GIVEN PASSAGE:
----

Search code examples
pythonnamedtuplerepr

Bring namedtuple's __str__ and __repr__ behavior to regular classes


https://mail.python.org/pipermail/python-ideas/2014-September/029310.html

I always thought namedtuple builtin __str__ and __repr__ were very neat and I'm looking for a simple way to apply it to any classes of mine easily.

>>> from collections import namedtuple
>>> A  = namedtuple("A", ["foo"])
>>> print(A(foo=1))
A(foo=1)
>>> str(A(foo=1))
'A(foo=1)'
>>> repr(A(foo=1))
'A(foo=1)'

EDIT:

I initially started with a bunch of lengthy, not dynamic, hardcoded __repr__. I don't like that. namedtuple does it fancy and automatically.

def __repr__(self):
    return 'className(attrA={attrA}, attrB={attrB})'.format(**vars(self)))

Solution

  • A bit hacky but this does it:

    from collections import namedtuple
    
    def nice_repr(obj):
        def nice_repr(self):
            return repr(
                namedtuple(
                    type(self).__name__,
                    vars(self)
                )(**vars(self))

----

DATA PROVIDED:
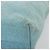 Céline Borsa CELINE C Macadam Canvas Azzurro Oro Autentica 181177 D'oro Blu chiaro - vista 15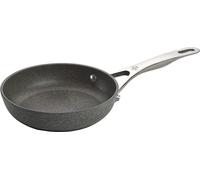 Ballarini Salina Granitium Frying Pan 20 Cm Grey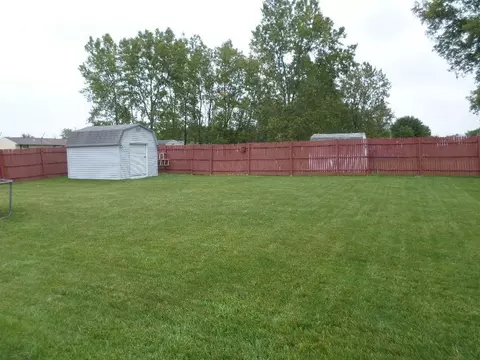 3302 Red Feather, Sidney, OH 45365 photo 16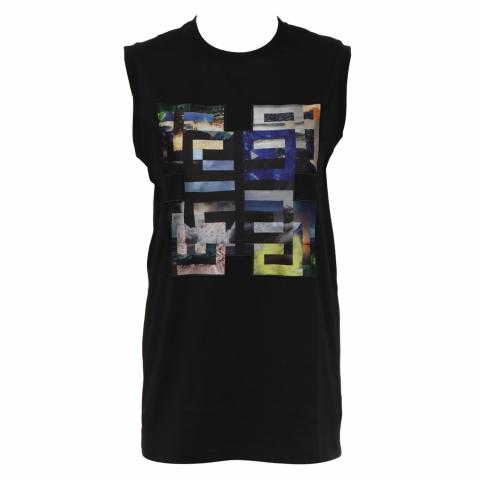 Large Product Preview Image 1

----

EXERCISES TO COMPLETE:
A - In the namedtuple repr page, why did the asker drop the hand-written __repr__ methods they had started with?
B - Resume the namedtuple repr page from the last line of code shown.

TASK-BY-TASK OUTPUTS:
A - The asker found them lengthy, hardcoded, and not dynamic. By contrast, namedtuple builds its representation automatically.

B -
            )
    
        obj.__repr__ = nice_repr
    
        return obj
    

    Example:

    @nice_repr
    class A:
        def __init__(self, b, c):
            self.b = b
            self.c = c
    
    print(repr(A(1, 2)))  # Outputs: A(c=2, b=1)
    

    EDIT: (Fail-safe version)

    def nice_repr(obj):
        """ Decorator to bring namedtuple's __repr__ behavior to regular classes. """
    
        def nice_repr(self):
            v = vars(self)
    
            # Prevent infinite looping if `vars` happens to include `self`.
            del(v['self'])
    
            return repr(namedtuple(type(self).__name__, v)(**v))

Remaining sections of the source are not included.